_指示_. 以下の記録をすべて、一字一句変えずにそのまま出力してください。ただし、画像は出力に含めないでください。

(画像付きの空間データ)
+---+

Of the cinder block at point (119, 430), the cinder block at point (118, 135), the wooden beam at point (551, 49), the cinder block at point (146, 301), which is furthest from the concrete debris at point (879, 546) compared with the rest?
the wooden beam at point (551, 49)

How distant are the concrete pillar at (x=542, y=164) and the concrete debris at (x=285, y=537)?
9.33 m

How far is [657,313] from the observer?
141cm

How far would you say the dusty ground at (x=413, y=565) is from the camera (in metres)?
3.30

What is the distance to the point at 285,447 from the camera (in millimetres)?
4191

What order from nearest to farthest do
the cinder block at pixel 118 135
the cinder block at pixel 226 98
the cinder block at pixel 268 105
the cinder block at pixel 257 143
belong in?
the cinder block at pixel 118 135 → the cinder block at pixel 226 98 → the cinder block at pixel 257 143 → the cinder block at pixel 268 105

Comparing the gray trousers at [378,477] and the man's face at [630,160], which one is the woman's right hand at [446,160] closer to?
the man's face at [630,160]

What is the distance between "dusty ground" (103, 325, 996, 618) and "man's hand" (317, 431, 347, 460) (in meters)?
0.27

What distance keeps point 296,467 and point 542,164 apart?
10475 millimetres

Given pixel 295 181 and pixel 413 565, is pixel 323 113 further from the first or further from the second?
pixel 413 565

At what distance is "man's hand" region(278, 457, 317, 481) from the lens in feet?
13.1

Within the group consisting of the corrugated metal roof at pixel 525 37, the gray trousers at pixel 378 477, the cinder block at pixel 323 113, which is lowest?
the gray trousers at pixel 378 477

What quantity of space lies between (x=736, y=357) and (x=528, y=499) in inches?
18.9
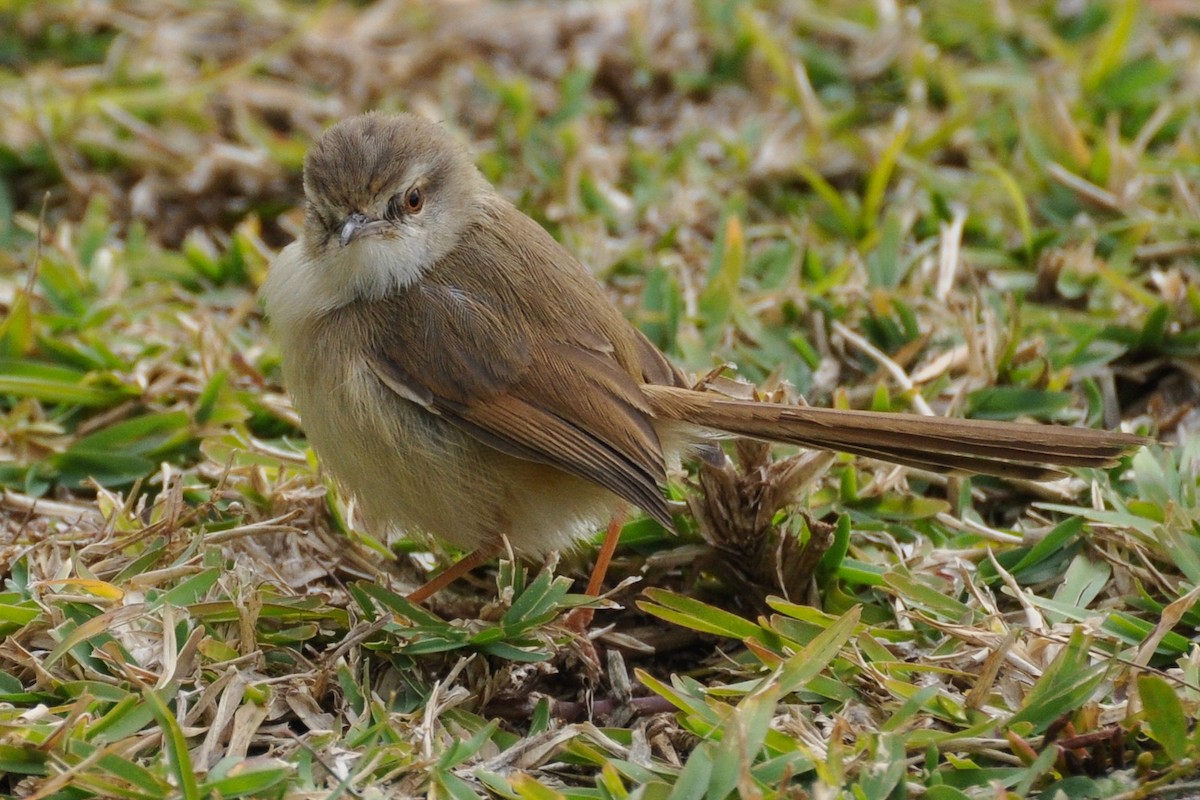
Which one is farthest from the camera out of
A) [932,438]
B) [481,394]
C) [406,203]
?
[406,203]

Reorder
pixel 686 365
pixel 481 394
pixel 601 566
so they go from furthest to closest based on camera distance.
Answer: pixel 686 365, pixel 601 566, pixel 481 394

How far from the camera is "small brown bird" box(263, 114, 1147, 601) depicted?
384cm

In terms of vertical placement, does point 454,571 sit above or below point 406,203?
below

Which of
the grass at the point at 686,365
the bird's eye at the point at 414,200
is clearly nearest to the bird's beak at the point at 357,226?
the bird's eye at the point at 414,200

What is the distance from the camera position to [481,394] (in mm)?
3949

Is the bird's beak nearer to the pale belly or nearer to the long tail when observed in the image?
the pale belly

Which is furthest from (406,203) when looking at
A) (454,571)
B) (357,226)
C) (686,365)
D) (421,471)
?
(686,365)

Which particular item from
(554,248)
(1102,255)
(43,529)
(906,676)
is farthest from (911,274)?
(43,529)

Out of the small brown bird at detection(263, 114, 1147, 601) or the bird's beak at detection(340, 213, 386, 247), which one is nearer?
the small brown bird at detection(263, 114, 1147, 601)

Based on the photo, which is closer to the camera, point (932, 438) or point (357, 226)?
point (932, 438)

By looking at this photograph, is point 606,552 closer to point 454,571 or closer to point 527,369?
point 454,571

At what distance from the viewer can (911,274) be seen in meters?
5.49

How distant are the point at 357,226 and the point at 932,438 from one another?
5.91 feet

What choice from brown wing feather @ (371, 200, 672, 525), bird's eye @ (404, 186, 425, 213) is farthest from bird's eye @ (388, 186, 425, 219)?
brown wing feather @ (371, 200, 672, 525)
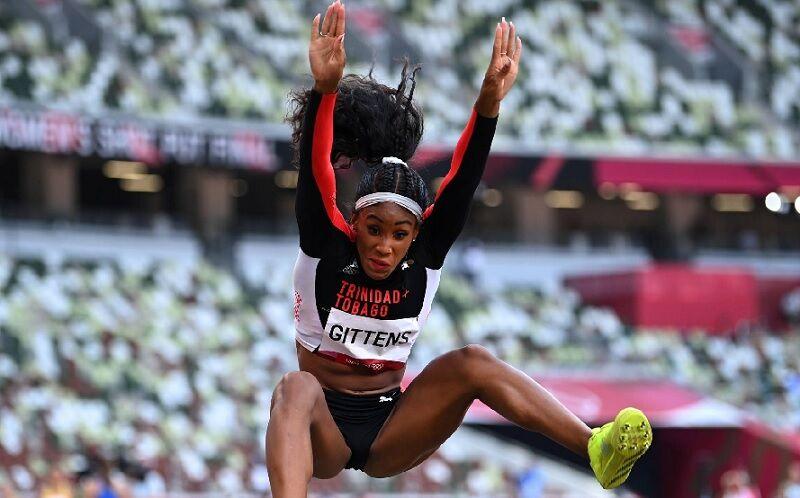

+---+

_解答全文_.
Of the cinder block at point (119, 430), the cinder block at point (118, 135), the wooden beam at point (551, 49), the cinder block at point (146, 301), which is furthest from the concrete debris at point (879, 546) compared with the rest?
the wooden beam at point (551, 49)

How distant are the concrete pillar at (x=542, y=164) and the concrete debris at (x=285, y=537)?
9.33 m

How far is [657,313] from the observer?
141cm

How far would you say the dusty ground at (x=413, y=565) is from the camera (in metres)?
3.30

What is the distance to the point at 285,447 from the camera (in millimetres)?
4191

What order from nearest to farthest do
the cinder block at pixel 118 135
the cinder block at pixel 226 98
the cinder block at pixel 268 105
the cinder block at pixel 257 143
belong in?
the cinder block at pixel 118 135 → the cinder block at pixel 226 98 → the cinder block at pixel 257 143 → the cinder block at pixel 268 105

Comparing the gray trousers at [378,477] and the man's face at [630,160], which one is the woman's right hand at [446,160] closer to?
the man's face at [630,160]

What is the distance between "dusty ground" (103, 325, 996, 618) and "man's hand" (317, 431, 347, 460) (in meters)?
0.27

What distance keeps point 296,467 and point 542,164 apart?
10475 millimetres

Given pixel 295 181 and pixel 413 565, is pixel 323 113 further from the first or further from the second?
pixel 413 565

At what distance is "man's hand" region(278, 457, 317, 481) from the lens in feet?
13.1

Within the group consisting of the corrugated metal roof at pixel 525 37, the gray trousers at pixel 378 477, the cinder block at pixel 323 113, which is lowest?
the gray trousers at pixel 378 477

What quantity of space lies between (x=736, y=357) and (x=528, y=499) in inches?
18.9
Which one is farthest from the camera out of
A) [932,438]
B) [481,394]
C) [406,203]
?
[406,203]

Reorder
pixel 686 365
pixel 481 394
pixel 601 566
so they go from furthest to closest based on camera distance.
Answer: pixel 686 365, pixel 601 566, pixel 481 394

How far from the camera is "small brown bird" box(263, 114, 1147, 601) depicted?
384cm

In terms of vertical placement, does point 454,571 sit above or below point 406,203?
below

Which of
the grass at the point at 686,365
the bird's eye at the point at 414,200
is clearly nearest to the bird's beak at the point at 357,226?
the bird's eye at the point at 414,200

What is the distance from the camera position to [481,394] (in mm)?
3949

Is the bird's beak nearer to the pale belly or nearer to the long tail when observed in the image?
the pale belly

Which is furthest from (406,203) when looking at
A) (454,571)
B) (357,226)
C) (686,365)
D) (421,471)
?
(686,365)

Which particular item from
(554,248)
(1102,255)
(43,529)
(906,676)
is farthest from (911,274)?
(43,529)

Out of the small brown bird at detection(263, 114, 1147, 601) or the bird's beak at detection(340, 213, 386, 247), which one is nearer?
the small brown bird at detection(263, 114, 1147, 601)

Based on the photo, which is closer to the camera, point (932, 438) or point (357, 226)?
point (932, 438)

By looking at this photograph, is point 606,552 closer to point 454,571 or closer to point 527,369?
point 454,571

At what distance from the viewer can (911,274) be seen in meters?
5.49

How distant are the point at 357,226 and the point at 932,438 from one another?
5.91 feet

What choice from brown wing feather @ (371, 200, 672, 525), bird's eye @ (404, 186, 425, 213) is farthest from bird's eye @ (388, 186, 425, 219)?
brown wing feather @ (371, 200, 672, 525)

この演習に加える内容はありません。